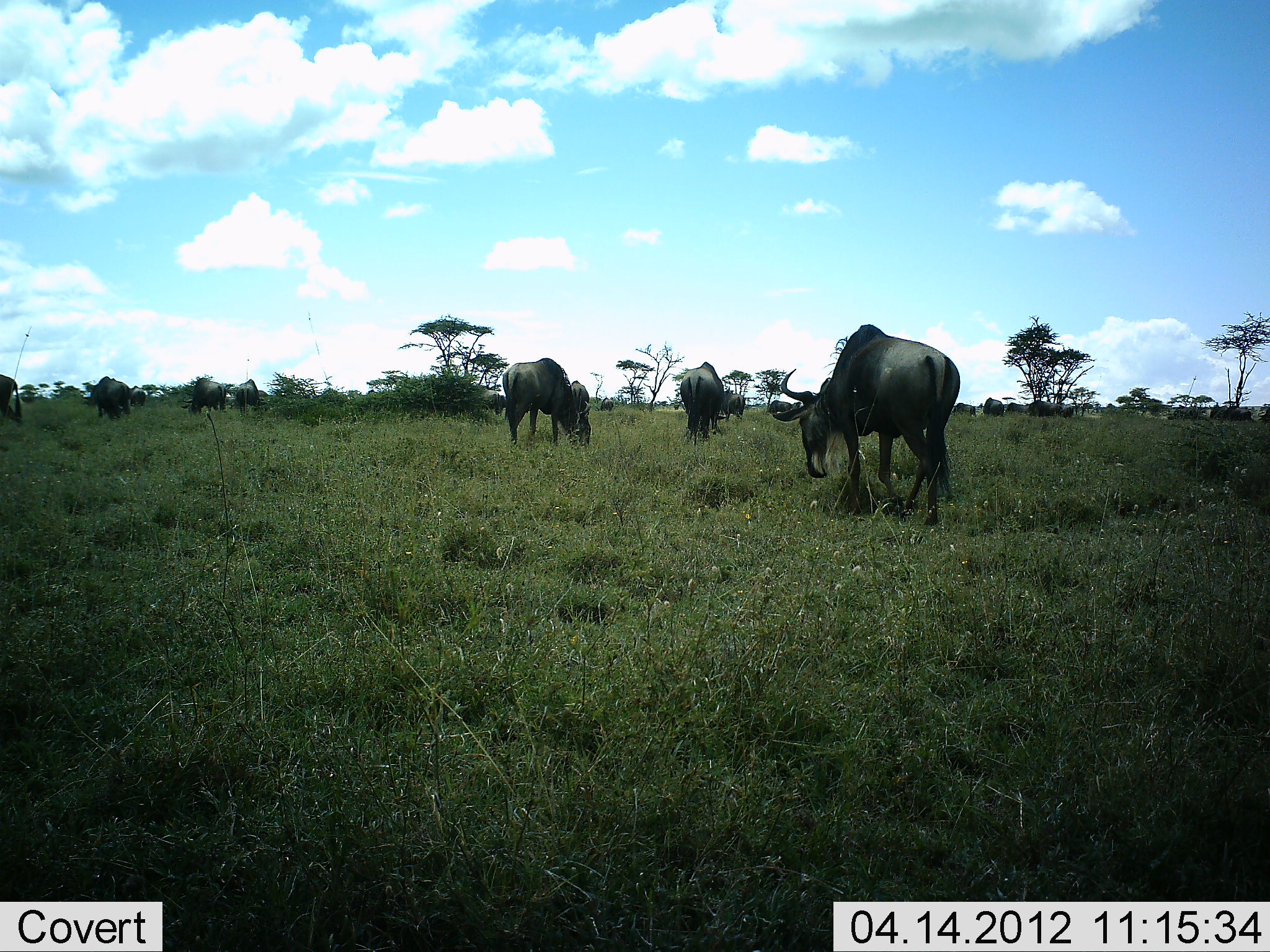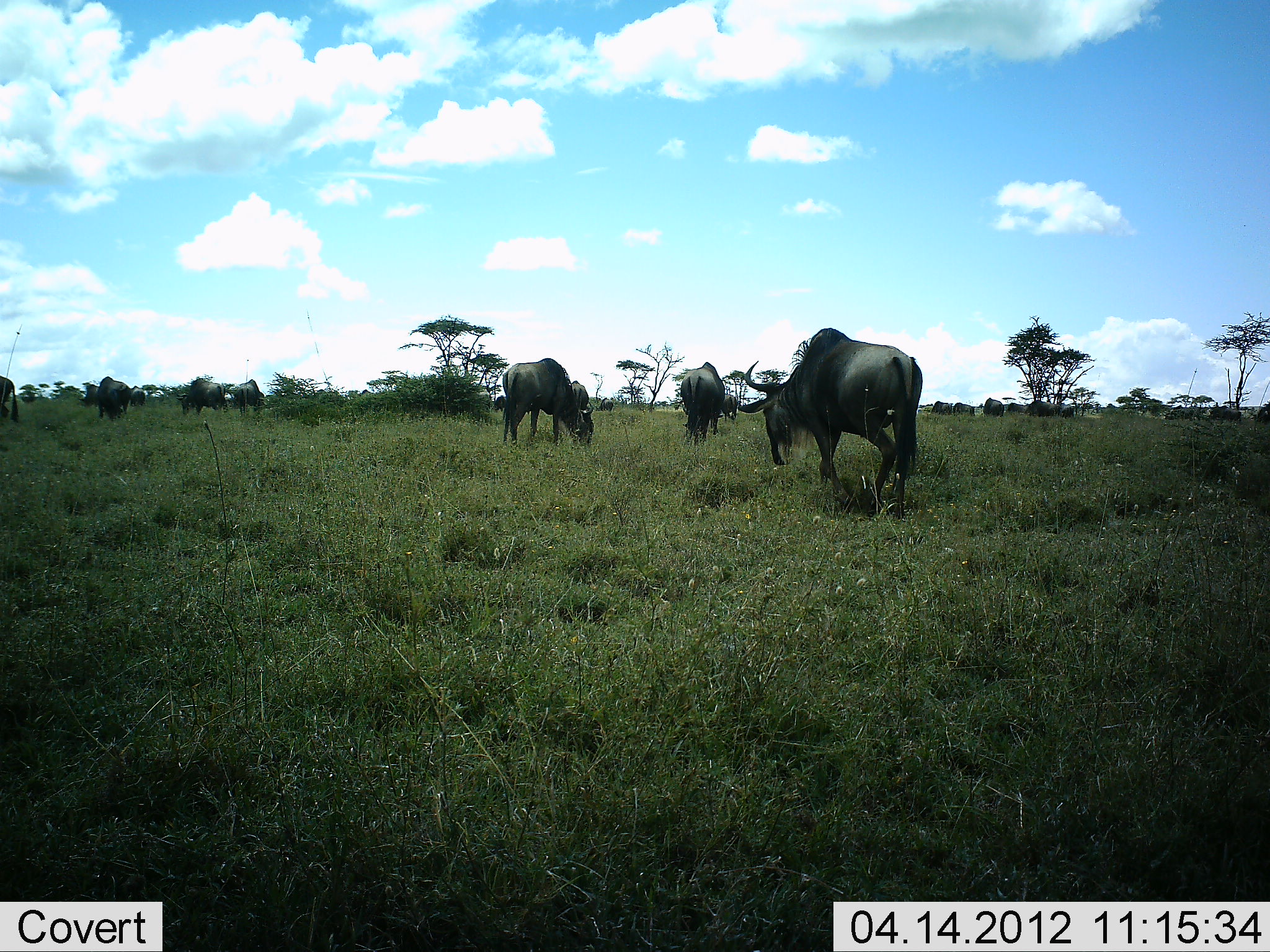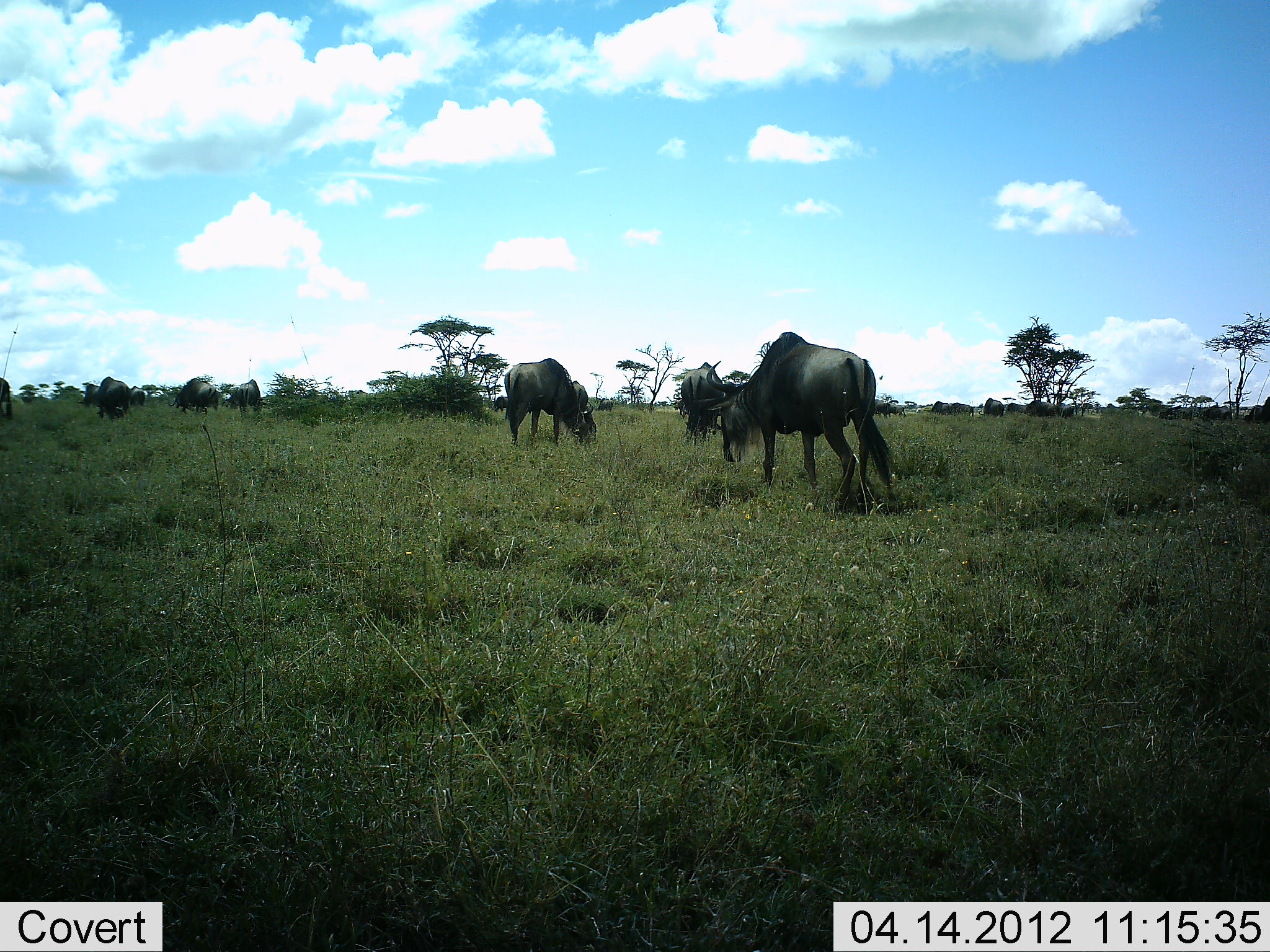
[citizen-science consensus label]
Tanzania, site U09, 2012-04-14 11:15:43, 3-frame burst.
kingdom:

→ **What needs to be done**
Set down, exactly and without anything extra, every line from the one that contains "Tanzania, site U09, 2012-04-14" through the final line of the material.

→ **Finished exercise**
Tanzania, site U09, 2012-04-14 11:15:43, 3-frame burst.
kingdom:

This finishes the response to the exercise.